David Cameron's plan to make all internet communications readable slammed by IT security specialist

Mass, unrestricted internet surveillance does not work and may even be counter-productive, claims a researcher at the Open University.

His claims echo those made by David Davis MP to Computing before Christmas that the security services don't lack for information, whether electronic or intelligence gathered on the ground. Rather, their problem is that they have too much information and are unable to prioritise.

"Surveillance of the entire population, the vast majority of whom are innocent, leads to the diversion of limited intelligence resources in pursuit of huge numbers of false leads. Terrorists are comparatively rare, so finding one is a needle in a haystack problem. You don't make it easier by throwing more needlel-ess hay on the stack," wrote Ray Corrigan, a senior lecturer in mathematics, computing and technology at the Open University, in this week's New Scientist.

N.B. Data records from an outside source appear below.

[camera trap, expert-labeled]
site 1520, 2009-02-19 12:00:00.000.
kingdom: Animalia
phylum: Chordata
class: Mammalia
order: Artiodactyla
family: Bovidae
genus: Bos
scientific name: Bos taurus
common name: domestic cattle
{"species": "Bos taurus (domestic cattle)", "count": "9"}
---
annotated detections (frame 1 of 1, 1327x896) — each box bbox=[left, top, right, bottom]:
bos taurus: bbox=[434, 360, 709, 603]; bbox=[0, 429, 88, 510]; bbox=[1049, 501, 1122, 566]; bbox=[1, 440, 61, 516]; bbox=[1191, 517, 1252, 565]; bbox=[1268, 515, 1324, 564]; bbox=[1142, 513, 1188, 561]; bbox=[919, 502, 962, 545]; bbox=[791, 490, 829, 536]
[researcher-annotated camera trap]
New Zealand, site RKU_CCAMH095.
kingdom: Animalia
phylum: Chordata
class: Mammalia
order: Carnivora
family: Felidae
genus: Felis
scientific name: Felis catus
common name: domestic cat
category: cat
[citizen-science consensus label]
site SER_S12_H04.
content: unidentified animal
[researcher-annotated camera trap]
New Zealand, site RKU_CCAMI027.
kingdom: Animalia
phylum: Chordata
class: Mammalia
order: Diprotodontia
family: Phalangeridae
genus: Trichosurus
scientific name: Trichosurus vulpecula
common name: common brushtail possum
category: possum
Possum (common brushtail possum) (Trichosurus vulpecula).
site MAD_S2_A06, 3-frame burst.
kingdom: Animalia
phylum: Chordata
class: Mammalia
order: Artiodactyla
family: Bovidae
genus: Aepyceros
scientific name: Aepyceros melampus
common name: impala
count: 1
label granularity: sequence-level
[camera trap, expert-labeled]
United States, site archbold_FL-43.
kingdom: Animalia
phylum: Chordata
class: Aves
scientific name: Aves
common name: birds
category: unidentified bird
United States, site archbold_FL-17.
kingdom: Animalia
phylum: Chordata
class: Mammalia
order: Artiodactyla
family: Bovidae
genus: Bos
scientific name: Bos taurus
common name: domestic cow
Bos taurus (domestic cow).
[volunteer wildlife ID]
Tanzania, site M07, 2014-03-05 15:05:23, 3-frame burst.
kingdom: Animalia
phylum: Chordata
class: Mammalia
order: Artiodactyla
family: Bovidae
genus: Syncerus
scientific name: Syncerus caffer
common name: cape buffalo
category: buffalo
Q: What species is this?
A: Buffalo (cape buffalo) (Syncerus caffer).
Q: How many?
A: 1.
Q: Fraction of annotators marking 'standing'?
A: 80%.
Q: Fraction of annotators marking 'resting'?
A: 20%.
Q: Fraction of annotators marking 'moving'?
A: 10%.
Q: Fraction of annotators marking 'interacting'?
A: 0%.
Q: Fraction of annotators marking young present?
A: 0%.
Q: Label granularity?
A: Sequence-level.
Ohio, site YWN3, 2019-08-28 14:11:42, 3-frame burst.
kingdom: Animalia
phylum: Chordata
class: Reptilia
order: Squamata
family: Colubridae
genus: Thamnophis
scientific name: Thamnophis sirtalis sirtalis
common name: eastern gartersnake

Corrigan was writing in response to Prime Minister David Cameron's call for all encrypted communications to have official backdoors so that they can be read by government agencies at any time. The idea is that any communication involving encryption would have the decryption key lodged with a trusted third party of some description, that government agencies could tap at any time in order to read those communications.

Cameron also plans to reintroduce the Communications Data Bill, which has already been rejected twice - including by Cameron himself when he was leader of the opposition. Cameron was blasted as ignorant and ill-informed in response to his calls for encryption to be weakened.

"Cameron seems to believe terrorist attacks can be prevented if only mass surveillance, by the UK's intelligence-gathering centre GCHQ and the US National Security Agency, reaches the degree of perfection portrayed in his favourite TV dramas, where computers magically pinpoint the bad guys. Computers don't work this way in real life and neither does mass surveillance," continued Corrigan.

"Brothers Said and Cherif Kouachi and Amedy Coulibaly, who murdered 17 people, were known to the French security services and considered a serious threat. France has blanket electronic surveillance. It didn't avert what happened."

The French authorities had stopped keeping track of the Islamist terrorists who struck in France last week because they judged that they were not such a major threat.

"The French authorities lost track of these extremists long enough for them to carry out their murderous acts. You cannot fix any of this by treating the entire population as suspects and then engaging in suspicion-less, blanket collection and processing of personal data...

"Surveillance of the entire population, the vast majority of whom are innocent, leads to the diversion of limited intelligence resources in pursuit of huge numbers of false leads. Terrorists are comparatively rare, so finding one is a needle in a haystack problem. You don't make it easier by throwing more needle-less hay on the stack," warned Corrigan.

He concluded: "It is statistically impossible for total population surveillance to be an effective tool for catching terrorists. Even if your magic terrorist-catching machine has a false positive rate of 1-in-1000 - and no security technology comes anywhere near this - every time you asked it for suspects in the UK it would flag 60,000 innocent people...

"Mass surveillance makes the job of the security services more difficult and the rest of us less secure.